Blame yourself rather than others.
It is better not to reach than to go too far.
— 1604

Do you know of any other famous historical figures who give out similar "secrets" to explain their success?
posted by Carius to Society & Culture (6 answers total) 5 users marked this as a favorite
The Book of Five Rings, by Miyamoto Musashi

I've read it and I didn't think it was very profound, but it is historically important because it strongly inflluenced the way the Bushido was perceived in the latter part of the Shogunate. And perhaps it was more radical in its time than it seems now.

For instance, he spends a lot of time trying to explain why the samurai should go out and work with artisans (from a lower caste) and try to understand what they do. In particular he talks about his time working with and observing carpenters, and what he learned from them.
posted by Chocolate Pickle at 7:15 PM on March 14, 2010

Memoirs of Napoleon
posted by Chocolate Pickle at 7:19 PM on March 14, 2010

Benjamin Franklin
posted by MsMolly at 7:57 PM on March 14, 2010

I would have suggested Caesar's Commentaries, except that it's a history rather than the kind of philosophy thing you're talking about. And it's not clear how much of it, if any, was really written by Caesar.

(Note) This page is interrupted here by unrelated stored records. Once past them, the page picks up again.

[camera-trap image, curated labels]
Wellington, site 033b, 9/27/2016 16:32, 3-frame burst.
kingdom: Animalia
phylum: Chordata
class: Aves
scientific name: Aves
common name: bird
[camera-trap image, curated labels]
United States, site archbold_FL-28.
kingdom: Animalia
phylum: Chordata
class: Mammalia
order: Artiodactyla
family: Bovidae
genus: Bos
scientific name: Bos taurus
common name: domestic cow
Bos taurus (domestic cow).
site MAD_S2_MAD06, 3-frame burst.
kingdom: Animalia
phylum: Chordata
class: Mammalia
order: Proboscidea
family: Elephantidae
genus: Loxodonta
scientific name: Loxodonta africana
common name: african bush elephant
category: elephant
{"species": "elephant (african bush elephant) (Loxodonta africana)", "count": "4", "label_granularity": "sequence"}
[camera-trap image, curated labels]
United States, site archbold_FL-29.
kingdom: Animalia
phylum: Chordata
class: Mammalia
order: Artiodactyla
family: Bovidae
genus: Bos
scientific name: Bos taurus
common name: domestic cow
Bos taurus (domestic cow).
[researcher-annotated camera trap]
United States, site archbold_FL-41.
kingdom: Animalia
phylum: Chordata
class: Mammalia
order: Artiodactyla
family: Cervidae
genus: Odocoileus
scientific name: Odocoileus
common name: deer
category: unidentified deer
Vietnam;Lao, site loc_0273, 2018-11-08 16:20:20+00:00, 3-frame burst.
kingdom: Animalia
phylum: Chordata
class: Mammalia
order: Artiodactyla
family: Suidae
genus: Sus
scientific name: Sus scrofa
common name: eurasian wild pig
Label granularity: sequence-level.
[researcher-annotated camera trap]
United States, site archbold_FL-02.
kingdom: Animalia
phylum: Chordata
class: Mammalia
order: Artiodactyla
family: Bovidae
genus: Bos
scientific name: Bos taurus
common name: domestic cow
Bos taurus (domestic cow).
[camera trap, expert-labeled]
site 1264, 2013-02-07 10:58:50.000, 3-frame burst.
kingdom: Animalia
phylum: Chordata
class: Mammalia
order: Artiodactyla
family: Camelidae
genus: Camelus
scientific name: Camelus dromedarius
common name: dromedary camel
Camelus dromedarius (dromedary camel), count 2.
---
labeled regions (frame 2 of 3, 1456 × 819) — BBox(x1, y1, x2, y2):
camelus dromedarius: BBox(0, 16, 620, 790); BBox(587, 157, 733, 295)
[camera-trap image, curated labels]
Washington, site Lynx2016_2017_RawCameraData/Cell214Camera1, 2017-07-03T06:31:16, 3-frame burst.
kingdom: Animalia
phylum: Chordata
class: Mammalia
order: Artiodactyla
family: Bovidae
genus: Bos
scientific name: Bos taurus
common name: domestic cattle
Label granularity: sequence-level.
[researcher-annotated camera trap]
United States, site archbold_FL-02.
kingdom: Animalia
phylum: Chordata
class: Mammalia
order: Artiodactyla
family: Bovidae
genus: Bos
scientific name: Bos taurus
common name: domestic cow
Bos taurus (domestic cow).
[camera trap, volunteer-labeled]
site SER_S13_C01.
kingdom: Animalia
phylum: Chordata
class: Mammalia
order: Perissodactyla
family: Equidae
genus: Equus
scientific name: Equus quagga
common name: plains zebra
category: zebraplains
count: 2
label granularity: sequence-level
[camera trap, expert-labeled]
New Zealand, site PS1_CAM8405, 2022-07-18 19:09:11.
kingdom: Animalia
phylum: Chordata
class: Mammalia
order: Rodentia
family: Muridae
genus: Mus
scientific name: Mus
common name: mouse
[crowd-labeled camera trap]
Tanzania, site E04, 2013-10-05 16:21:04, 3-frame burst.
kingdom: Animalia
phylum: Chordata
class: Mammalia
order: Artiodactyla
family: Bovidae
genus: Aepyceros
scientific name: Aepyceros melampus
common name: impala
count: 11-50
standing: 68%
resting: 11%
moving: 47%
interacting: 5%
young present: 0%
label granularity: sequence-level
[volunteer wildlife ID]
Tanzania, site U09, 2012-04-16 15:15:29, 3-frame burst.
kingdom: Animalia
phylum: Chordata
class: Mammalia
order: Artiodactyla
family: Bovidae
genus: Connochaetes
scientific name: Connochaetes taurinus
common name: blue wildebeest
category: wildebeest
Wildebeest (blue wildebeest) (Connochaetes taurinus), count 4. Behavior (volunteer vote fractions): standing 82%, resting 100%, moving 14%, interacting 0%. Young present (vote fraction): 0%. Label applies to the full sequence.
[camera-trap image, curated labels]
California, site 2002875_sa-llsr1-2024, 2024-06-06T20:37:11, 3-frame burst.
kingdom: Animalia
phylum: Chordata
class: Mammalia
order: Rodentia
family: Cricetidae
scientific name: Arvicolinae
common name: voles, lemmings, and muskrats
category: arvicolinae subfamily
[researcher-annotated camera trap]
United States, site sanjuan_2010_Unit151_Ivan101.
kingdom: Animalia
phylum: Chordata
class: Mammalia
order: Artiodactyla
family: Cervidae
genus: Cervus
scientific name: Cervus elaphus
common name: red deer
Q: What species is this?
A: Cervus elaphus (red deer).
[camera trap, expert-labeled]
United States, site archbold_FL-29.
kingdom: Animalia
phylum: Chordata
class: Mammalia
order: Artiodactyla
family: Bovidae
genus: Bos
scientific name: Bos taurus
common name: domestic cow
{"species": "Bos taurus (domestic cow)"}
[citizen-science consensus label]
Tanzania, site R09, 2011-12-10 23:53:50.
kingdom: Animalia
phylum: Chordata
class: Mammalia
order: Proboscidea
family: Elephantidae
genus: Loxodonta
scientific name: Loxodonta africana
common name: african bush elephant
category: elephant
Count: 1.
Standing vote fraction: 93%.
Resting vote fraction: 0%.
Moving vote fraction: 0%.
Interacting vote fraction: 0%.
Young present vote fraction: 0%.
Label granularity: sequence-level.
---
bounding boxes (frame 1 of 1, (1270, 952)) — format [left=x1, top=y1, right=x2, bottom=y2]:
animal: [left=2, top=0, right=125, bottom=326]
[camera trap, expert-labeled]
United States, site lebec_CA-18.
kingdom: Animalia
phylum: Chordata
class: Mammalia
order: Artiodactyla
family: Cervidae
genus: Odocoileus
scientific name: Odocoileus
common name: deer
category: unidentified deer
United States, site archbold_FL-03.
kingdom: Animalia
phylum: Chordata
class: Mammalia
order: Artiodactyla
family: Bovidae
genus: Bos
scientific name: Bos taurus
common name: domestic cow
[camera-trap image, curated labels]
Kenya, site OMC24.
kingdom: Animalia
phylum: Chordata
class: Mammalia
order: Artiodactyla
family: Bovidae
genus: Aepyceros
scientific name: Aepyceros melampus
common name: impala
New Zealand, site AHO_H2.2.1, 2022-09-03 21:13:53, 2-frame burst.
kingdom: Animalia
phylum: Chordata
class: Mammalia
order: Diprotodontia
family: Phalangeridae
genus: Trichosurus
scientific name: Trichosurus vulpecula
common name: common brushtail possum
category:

The translator notes on the version I read said that each of the three sections had a different writing style which probably meant they were all different authors. That translator conjectured that the first one really was Caesar, but admitted that there was no way to prove it.
posted by Chocolate Pickle at 8:03 PM on March 14, 2010

Marcus Aurelius' Meditations.
posted by darkstar at 9:31 PM on March 14, 2010 [1 favorite]

MsMolly thanks!
I completely forgot about Franklin's Thirteen Virtues:

1. "TEMPERANCE. Eat not to dullness; drink not to elevation."
2. "SILENCE. Speak not but what may benefit others or yourself; avoid trifling conversation."
3. "ORDER. Let all your things have their places; let each part of your business have its time."
4. "RESOLUTION. Resolve to perform what you ought; perform without fail what you resolve."
5. "FRUGALITY. Make no expense but to do good to others or yourself; i.e., waste nothing."
6. "INDUSTRY. Lose no time; be always employ'd in something useful; cut off all unnecessary actions."
7. "SINCERITY. Use no hurtful deceit; think innocently and justly, and, if you speak, speak accordingly."
8. "JUSTICE. Wrong none by doing injuries, or omitting the benefits that are your duty."
9. "MODERATION. Avoid extremes; forbear resenting injuries so much as you think they deserve."
10. "CLEANLINESS. Tolerate no uncleanliness in body, cloaths, or habitation."
11. "TRANQUILLITY. Be not disturbed at trifles, or at accidents common or unavoidable."
12. "CHASTITY. Rarely use venery but for health or offspring, never to dullness, weakness, or the injury of your own or another's peace or reputation."
13. "HUMILITY. Imitate Jesus and Socrates."

Chocolate Pickle
It really doesn't matter if Caesar's Commentaries was just history instead of concise lists philosophy to follow. The main thing is does the Commentaries explain why Caesar was successful in conquering Gaul? Is there anything about his achievement we can learn from?